▶ [Task instructions]:
1/ Reproduce word for word the part of the José Torres-Tama page below, everything from "Friday, November 27, 2009" down to "arduous recovery process.".
2/ Turn the paragraph of the José Torres-Tama page below that begins "José Torres-Tama is an" into a short bulleted list that keeps its main facts.

[Text passage Boundary: Start]

José Torres-Tama is an award-wining multidisciplinary artist, and he received a prestigious MAP Fund Grant for his "Taco Truck Theater / Teatro Sin Fronteras" ensemble performance on wheels, which challenges the anti-immigrant hysteria. "This Taco Truck Kills Fascists" is the project’s documentary that won Best Louisiana Feature at the 2018 New Orleans Film Festival. "Aliens, Immigrants, & Other Evildoers” is “a sci-fi Latino noir” solo that exposes the rise in hate crimes against Latin American immigrants in a country that dehumanizes them while exploiting their labor. Northwestern University Press will publish the full “Aliens” script in the anthology titled “Encuentro: Latinx Performances for the New American Theater” due in May 2019. Vanderbilt, Duke, Cornell and others have presented his solos, and international presenters include Roehampton University in London, Bluecoat Arts Centre in Liverpool, and Centre for Performance Research in Wales. From 2006 to 2011, he contributed commentaries to NPR’s Latino USA, and exposed the human rights violations Latin American immigrant workers faced in post-Katrina New Orleans. (Top blog photo from “ALIENS” by Craig Morse, and bottom image by Ben Thompson.) www.torrestama.com

Friday, November 27, 2009

Thank the Latino Immigrants Who Reconstructed New Orleans


From New Orleans during Thanksgiving Weekend 2009:


“The city that care forgot” has never officially cared to thank the thousands upon thousands of Latino immigrants who have been invaluable to the ongoing reconstruction since the federal levees failed to hold back the fury of Hurricane Katrina in August 2005.  As the calendar turns to a national time of thanks, the legislators and citizenry of New Orleans should offer a sincere declaration of gratitude, unas mil gracias, to the immigrants who have accelerated our progress in year four of this arduous recovery process.

[Text passage Boundary: End]
[Listed entries Boundary: Start]

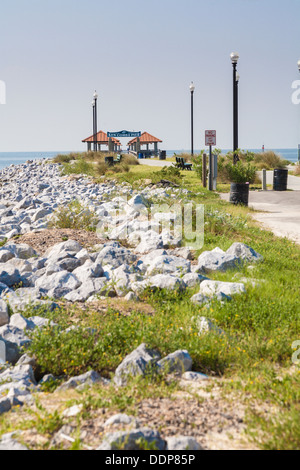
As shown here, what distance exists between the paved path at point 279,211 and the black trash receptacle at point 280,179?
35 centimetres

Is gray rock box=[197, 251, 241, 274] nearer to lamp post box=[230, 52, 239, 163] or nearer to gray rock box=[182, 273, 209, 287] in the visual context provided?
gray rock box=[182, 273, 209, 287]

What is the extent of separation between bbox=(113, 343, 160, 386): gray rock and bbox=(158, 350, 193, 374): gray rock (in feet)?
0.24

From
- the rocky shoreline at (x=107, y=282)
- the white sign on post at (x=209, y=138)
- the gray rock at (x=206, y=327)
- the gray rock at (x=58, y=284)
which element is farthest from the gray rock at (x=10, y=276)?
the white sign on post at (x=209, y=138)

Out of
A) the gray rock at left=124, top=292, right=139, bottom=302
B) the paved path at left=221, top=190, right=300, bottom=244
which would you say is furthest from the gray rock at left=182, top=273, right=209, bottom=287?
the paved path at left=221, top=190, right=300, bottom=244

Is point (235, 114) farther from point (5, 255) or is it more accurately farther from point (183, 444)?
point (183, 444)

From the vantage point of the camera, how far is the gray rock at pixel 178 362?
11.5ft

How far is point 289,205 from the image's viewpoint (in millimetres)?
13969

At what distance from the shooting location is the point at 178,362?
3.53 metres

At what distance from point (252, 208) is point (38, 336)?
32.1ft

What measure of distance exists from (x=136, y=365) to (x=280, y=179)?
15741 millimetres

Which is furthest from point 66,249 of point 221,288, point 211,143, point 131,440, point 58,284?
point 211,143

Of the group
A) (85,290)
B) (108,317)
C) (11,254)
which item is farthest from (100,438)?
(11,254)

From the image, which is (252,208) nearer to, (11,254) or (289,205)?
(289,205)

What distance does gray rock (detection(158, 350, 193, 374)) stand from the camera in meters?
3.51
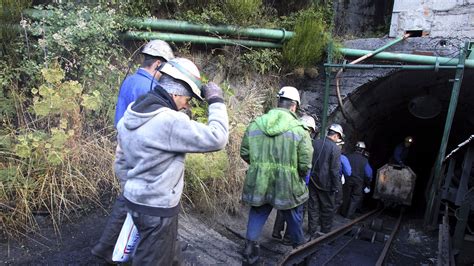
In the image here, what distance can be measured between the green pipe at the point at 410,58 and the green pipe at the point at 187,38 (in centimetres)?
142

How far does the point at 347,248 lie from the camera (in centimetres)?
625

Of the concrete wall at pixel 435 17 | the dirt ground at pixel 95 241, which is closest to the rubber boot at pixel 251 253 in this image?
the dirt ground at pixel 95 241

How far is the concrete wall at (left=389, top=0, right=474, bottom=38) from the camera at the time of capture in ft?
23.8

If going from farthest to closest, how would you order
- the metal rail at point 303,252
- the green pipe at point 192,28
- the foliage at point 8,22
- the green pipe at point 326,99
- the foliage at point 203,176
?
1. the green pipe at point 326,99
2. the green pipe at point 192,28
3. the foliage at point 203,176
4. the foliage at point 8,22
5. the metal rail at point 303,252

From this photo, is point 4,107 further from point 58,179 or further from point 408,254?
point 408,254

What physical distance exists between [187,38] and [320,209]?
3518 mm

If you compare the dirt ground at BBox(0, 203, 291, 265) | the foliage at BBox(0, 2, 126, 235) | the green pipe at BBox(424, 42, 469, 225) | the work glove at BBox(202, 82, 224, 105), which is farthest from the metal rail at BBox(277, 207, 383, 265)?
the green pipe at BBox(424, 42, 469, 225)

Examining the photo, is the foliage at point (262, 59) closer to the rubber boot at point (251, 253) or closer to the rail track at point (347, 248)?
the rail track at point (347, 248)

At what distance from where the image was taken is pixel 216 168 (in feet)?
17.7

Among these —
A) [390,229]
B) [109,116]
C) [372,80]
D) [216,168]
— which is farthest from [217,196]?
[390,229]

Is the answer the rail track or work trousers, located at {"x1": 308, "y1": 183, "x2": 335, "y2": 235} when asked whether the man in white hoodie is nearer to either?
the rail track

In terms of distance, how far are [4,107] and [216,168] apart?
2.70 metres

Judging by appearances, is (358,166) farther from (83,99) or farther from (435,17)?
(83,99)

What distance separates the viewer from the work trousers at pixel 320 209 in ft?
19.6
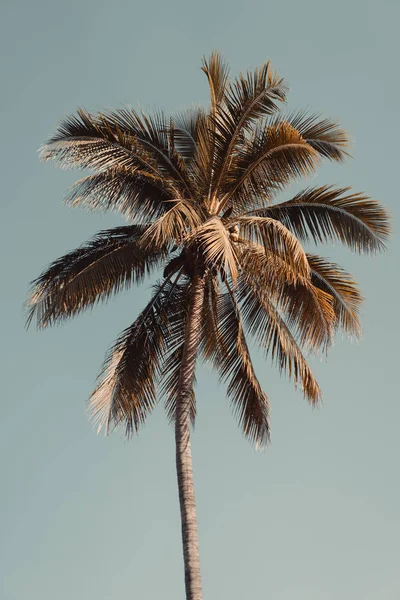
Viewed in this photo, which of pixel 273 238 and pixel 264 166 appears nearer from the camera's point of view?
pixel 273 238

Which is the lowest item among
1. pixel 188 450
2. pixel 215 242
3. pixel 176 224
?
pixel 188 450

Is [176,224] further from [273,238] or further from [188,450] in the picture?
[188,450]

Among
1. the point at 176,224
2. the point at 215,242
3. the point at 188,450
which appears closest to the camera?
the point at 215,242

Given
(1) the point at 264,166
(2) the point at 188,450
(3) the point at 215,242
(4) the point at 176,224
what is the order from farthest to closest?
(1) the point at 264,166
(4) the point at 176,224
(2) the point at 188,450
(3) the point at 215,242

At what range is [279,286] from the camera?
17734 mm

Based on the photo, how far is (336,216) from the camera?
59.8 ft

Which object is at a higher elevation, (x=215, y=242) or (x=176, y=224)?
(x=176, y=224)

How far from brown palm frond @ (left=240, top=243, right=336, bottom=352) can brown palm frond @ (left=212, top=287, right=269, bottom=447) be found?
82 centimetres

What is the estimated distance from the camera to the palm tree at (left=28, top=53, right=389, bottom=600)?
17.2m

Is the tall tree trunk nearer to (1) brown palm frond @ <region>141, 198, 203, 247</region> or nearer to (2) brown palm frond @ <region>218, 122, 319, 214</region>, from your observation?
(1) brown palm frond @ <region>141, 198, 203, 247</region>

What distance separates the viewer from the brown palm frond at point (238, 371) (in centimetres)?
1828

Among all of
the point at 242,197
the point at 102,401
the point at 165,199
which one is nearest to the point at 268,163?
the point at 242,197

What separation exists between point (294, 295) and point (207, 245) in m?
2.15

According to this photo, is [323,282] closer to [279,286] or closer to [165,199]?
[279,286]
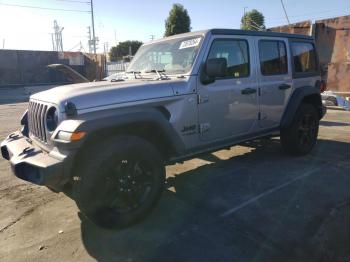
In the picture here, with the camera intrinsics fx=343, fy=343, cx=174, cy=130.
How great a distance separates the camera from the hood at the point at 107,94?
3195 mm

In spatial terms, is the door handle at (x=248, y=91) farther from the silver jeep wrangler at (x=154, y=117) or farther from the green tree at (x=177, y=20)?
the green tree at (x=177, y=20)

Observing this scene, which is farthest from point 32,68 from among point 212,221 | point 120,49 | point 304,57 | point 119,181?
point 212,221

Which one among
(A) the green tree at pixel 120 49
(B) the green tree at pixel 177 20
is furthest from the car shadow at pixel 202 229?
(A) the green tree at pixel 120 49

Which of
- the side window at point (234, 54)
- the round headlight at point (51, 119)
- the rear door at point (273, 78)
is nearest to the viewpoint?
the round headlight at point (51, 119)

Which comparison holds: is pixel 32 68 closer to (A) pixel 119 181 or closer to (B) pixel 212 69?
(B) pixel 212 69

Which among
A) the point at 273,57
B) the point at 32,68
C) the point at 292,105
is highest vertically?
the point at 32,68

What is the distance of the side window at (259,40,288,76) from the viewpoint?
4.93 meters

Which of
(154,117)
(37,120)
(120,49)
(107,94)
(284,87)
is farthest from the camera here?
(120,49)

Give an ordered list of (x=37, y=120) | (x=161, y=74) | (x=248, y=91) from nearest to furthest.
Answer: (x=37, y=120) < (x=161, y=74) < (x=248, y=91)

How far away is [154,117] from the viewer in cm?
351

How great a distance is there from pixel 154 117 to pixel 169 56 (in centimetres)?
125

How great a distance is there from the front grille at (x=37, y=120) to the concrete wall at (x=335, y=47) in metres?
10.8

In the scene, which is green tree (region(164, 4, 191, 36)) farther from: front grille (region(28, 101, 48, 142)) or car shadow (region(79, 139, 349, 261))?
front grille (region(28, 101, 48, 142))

[Listed entries Boundary: End]
[Listed entries Boundary: Start]

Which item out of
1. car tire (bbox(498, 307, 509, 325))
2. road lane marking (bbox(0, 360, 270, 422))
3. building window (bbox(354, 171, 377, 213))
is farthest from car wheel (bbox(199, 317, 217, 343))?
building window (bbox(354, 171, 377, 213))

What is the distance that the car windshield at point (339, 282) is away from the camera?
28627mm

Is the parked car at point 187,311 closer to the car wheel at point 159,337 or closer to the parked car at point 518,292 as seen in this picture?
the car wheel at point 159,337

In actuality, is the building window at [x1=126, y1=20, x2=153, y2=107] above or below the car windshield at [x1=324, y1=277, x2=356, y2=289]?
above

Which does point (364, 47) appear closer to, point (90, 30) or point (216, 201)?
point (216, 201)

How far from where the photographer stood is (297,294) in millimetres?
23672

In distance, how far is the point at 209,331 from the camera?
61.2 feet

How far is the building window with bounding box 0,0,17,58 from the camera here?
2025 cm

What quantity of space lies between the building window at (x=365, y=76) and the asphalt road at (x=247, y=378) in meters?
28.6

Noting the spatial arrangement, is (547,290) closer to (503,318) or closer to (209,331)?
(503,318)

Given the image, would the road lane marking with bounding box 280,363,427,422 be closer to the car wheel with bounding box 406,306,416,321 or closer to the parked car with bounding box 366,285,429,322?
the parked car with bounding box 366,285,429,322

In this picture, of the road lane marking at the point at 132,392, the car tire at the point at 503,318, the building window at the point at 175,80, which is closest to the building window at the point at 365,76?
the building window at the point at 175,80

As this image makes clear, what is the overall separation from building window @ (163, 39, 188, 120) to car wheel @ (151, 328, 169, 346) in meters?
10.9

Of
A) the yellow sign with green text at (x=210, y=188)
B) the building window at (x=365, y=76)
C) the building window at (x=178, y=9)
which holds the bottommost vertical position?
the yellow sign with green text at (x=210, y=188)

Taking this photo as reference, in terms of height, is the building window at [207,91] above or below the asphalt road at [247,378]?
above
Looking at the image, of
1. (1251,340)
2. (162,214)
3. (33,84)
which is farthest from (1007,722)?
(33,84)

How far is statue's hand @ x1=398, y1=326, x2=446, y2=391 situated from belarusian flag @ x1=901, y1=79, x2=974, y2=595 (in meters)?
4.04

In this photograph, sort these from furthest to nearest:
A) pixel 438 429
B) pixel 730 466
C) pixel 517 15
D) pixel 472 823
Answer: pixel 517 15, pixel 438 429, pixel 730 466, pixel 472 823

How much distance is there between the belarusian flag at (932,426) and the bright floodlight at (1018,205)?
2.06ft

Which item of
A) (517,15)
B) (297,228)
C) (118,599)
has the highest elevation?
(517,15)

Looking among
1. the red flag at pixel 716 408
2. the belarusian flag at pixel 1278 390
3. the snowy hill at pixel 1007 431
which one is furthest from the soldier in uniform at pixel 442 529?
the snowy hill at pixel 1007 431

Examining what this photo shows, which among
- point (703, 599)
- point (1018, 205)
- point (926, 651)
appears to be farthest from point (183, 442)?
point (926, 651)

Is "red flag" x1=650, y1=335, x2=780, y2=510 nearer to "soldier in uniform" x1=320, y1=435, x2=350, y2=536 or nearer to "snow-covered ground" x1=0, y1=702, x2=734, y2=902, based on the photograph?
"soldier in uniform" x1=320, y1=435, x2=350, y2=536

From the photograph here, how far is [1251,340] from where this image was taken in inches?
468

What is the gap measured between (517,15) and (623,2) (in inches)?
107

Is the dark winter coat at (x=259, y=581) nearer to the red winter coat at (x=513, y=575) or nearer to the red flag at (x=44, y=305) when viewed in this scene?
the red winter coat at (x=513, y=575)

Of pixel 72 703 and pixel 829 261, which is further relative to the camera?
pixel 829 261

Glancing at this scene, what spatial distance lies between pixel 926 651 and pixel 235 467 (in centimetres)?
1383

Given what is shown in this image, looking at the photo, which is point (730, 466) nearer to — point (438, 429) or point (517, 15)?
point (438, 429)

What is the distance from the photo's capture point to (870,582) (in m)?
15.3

[Listed entries Boundary: End]

▶ [Answers for the exercise]:
1/
Friday, November 27, 2009

Thank the Latino Immigrants Who Reconstructed New Orleans


From New Orleans during Thanksgiving Weekend 2009:


“The city that care forgot” has never officially cared to thank the thousands upon thousands of Latino immigrants who have been invaluable to the ongoing reconstruction since the federal levees failed to hold back the fury of Hurricane Katrina in August 2005.  As the calendar turns to a national time of thanks, the legislators and citizenry of New Orleans should offer a sincere declaration of gratitude, unas mil gracias, to the immigrants who have accelerated our progress in year four of this arduous recovery process.

2/
- José Torres-Tama is a multidisciplinary artist who has won awards.
- He received a MAP Fund Grant for "Taco Truck Theater / Teatro Sin Fronteras," an ensemble performance on wheels that challenges anti-immigrant hysteria.
- The project's documentary, "This Taco Truck Kills Fascists," won Best Louisiana Feature at the 2018 New Orleans Film Festival.
- His solo "Aliens, Immigrants, & Other Evildoers," a "sci-fi Latino noir," exposes rising hate crimes against Latin American immigrants in a country that dehumanizes them while exploiting their labor.
- Northwestern University Press will publish the full "Aliens" script in the anthology "Encuentro: Latinx Performances for the New American Theater," due in May 2019.
- Vanderbilt, Duke, Cornell and others have presented his solos. International presenters include Roehampton University in London, Bluecoat Arts Centre in Liverpool, and Centre for Performance Research in Wales.
- From 2006 to 2011, he contributed commentaries to NPR's Latino USA. In them he exposed the human rights violations that Latin American immigrant workers faced in post-Katrina New Orleans.